К половине восьмого, когда стали появляться сотрудники лаборатории, большая часть инъекций уже была сделана. Во избежание ненужных толков ученые передали ящик за номером АС/1068/24 лаборантам, которые обычно занимались этой рутинной процедурой.
Как только появилась свободная минута, Адам позвонил в родильное отделение.
— Можете меня поздравить. Три восемьсот, — с гордостью объявил он.
— Везет же людям… — проворчал профессор.
В лифте Макс Рудольф не смог сдержать зевоту.
— Может, по блинчикам? — предложил он.
— Не подкладывай мне свинью, — возмутился Адам. — Я обещал твоей жене, что буду следить за твоим холестерином.
— Но в данный момент мы преступники от науки, — рассмеялся Макс. — Неужели так трудно позволить разволновавшемуся старику успокоить нервы порцией блинчиков со сметаной?
Медленно и мучительно прошли две недели. Каждый вечер, ровно в половине двенадцатого, коллеги приходили в лабораторию, чтобы выслушать по телефону очередную накачку от доктора Пенроуза, чей все более напряженный голос выдавал растущие страхи Белого дома. Один раз тирада Пенроуза прозвучала настолько угрожающе, что Адам выхватил у наставника трубку и прорычал:
— Черт бы вас побрал, адмирал! Вы должны довести до сознания своего пациента, что сейчас эти мыши работают его дублерами!

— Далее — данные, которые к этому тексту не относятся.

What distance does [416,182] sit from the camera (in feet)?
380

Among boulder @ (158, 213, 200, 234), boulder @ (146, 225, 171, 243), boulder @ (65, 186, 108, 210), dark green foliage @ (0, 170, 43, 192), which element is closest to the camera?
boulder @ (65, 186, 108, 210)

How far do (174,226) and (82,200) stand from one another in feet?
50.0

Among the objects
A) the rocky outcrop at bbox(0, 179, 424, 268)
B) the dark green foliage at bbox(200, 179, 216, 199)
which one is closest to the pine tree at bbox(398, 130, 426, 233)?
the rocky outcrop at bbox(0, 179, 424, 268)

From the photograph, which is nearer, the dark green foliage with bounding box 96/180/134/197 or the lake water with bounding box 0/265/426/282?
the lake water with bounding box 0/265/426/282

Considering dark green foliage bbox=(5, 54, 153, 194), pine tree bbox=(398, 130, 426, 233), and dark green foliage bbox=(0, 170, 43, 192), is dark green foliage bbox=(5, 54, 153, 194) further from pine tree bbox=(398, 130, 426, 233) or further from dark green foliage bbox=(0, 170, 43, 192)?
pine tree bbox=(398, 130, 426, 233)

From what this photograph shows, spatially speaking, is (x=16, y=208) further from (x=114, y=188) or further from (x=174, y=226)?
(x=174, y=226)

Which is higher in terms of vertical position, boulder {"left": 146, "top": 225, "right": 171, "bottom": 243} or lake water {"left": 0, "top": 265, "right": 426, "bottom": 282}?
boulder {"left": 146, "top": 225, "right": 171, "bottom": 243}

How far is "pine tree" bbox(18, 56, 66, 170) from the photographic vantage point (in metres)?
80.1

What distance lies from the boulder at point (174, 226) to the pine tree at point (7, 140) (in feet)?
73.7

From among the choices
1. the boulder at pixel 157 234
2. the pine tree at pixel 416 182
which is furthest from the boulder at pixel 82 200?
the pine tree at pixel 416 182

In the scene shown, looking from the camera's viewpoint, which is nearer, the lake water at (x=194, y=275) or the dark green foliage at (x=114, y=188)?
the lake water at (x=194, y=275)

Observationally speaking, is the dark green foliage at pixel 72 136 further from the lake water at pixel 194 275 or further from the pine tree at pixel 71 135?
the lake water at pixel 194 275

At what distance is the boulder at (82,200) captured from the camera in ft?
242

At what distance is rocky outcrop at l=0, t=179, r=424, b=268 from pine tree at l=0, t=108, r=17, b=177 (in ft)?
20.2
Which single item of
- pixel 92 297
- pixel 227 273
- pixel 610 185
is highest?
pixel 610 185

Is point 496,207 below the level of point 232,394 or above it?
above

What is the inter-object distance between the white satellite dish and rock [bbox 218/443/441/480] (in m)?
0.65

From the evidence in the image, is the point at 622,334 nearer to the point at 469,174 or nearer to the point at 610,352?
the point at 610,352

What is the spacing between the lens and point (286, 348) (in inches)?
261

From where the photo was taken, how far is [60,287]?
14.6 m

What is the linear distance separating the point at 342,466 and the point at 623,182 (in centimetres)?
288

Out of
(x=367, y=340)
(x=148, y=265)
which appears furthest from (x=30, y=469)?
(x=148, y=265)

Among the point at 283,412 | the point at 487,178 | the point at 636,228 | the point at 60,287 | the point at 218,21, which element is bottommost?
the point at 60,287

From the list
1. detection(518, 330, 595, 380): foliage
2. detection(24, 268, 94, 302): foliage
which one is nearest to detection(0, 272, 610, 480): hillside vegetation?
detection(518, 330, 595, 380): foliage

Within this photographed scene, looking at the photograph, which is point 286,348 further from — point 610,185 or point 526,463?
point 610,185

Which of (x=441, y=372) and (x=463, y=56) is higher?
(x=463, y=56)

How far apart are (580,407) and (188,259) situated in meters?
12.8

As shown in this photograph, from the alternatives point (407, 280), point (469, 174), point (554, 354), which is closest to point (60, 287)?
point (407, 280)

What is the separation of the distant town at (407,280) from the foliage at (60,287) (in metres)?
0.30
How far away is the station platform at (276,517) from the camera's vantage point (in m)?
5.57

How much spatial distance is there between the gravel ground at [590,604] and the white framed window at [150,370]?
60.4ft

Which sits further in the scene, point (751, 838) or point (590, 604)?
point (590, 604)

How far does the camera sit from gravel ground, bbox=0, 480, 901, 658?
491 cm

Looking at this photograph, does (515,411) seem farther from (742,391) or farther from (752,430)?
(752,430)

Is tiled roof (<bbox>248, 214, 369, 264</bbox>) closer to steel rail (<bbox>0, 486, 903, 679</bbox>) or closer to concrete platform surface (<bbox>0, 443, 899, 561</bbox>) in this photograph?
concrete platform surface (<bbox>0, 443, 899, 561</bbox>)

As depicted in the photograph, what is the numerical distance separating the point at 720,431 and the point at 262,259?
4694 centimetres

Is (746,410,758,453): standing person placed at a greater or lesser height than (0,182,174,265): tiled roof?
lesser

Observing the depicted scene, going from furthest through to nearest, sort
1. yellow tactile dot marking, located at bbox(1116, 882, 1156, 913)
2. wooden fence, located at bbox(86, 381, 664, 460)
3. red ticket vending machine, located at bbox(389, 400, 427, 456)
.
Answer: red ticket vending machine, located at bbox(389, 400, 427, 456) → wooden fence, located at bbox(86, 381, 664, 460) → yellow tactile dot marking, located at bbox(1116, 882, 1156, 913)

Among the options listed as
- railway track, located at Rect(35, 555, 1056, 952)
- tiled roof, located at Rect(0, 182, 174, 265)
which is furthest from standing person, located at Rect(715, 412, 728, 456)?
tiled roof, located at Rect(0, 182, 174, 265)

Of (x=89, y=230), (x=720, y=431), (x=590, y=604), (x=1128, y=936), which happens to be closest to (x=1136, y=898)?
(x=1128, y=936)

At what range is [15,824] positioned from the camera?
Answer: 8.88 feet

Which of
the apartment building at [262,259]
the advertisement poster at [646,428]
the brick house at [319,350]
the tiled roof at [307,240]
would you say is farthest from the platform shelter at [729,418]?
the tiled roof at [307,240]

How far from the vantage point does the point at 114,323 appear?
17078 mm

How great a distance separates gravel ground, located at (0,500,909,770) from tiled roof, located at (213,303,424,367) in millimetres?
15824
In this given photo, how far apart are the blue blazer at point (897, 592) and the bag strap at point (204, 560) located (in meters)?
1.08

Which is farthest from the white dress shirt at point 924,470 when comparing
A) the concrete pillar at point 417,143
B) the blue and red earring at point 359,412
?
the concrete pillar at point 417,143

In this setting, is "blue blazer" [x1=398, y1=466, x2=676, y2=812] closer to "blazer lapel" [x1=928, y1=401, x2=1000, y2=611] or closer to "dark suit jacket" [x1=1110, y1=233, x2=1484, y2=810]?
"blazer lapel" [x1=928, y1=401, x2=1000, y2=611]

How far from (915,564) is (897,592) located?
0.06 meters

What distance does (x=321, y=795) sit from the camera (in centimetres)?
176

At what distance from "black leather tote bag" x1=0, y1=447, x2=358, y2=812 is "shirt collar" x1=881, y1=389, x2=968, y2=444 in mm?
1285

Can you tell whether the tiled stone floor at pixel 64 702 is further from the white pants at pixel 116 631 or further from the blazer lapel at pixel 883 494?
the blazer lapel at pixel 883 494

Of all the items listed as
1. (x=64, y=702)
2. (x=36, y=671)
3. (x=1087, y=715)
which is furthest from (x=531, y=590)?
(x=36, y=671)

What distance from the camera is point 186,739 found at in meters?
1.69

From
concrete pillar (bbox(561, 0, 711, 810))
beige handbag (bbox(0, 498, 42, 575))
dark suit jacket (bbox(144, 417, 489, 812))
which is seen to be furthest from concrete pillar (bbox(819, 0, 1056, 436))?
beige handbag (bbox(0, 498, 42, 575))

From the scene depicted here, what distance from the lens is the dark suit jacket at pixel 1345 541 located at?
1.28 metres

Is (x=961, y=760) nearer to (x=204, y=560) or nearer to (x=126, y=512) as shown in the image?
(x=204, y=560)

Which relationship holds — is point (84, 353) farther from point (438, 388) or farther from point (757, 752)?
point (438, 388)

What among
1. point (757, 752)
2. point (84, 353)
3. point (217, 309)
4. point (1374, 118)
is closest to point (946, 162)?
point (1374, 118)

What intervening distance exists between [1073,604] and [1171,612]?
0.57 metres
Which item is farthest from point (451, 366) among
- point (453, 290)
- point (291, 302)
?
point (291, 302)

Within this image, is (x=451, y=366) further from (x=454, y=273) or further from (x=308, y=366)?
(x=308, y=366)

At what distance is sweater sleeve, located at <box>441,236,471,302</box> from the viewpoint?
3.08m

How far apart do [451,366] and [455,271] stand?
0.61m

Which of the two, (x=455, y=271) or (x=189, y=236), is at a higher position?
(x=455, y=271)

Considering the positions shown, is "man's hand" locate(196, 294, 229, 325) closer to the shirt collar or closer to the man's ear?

— Он это понимает, — раздраженно ответил Пенроуз.
— Тогда, может, ему следует порадоваться, что мы экспериментируем на них, а не бросились лечить сразу его? — Он выдержал эффектную паузу, после чего объявил: — Вчера, например, все мыши из первой группы сдохли.
— Все? — Голос Пенроуза дрогнул.
— Все. Но это все же лучше, чем если бы это случилось с вашим пациентом, вы не находите?
— Да… Пожалуй, — наконец выдавил адмирал. — А что вы мне посоветуете доложить?
— Правду, — ответил Адам. — И не забудьте подчеркнуть, что у него еще два запасных патрона. Спокойной ночи, адмирал. — Он положил трубку и повернулся к своему учителю: — Ну как, Макс?
— Очень впечатляет, доктор Куперсмит. А теперь давай займемся писаниной.
— Могу это взять на себя. Ты лучше иди домой, к жене, она за тебя беспокоится. А я введу печальную статистику в компьютер.
Профессор кивнул.
Я перекладываю на тебя свою долю рутинной работы, но мне не тягаться с твоей неиссякаемой энергией. А кстати, с чего ты взял, что Лиз обо мне тревожится?
— Такая уж у нее доля, — ответил Адам. — Она мне тысячу раз говорила: «Мой муж беспокоится обо всем человечестве, а я беспокоюсь о своем муже».
Макс улыбнулся, поднял воротник пальто и медленно побрел по коридору.
Адам с грустью смотрел вслед удаляющемуся учителю. Такой маленький, такой беззащитный, подумалось ему. Жаль, нельзя поделиться с ним молодостью.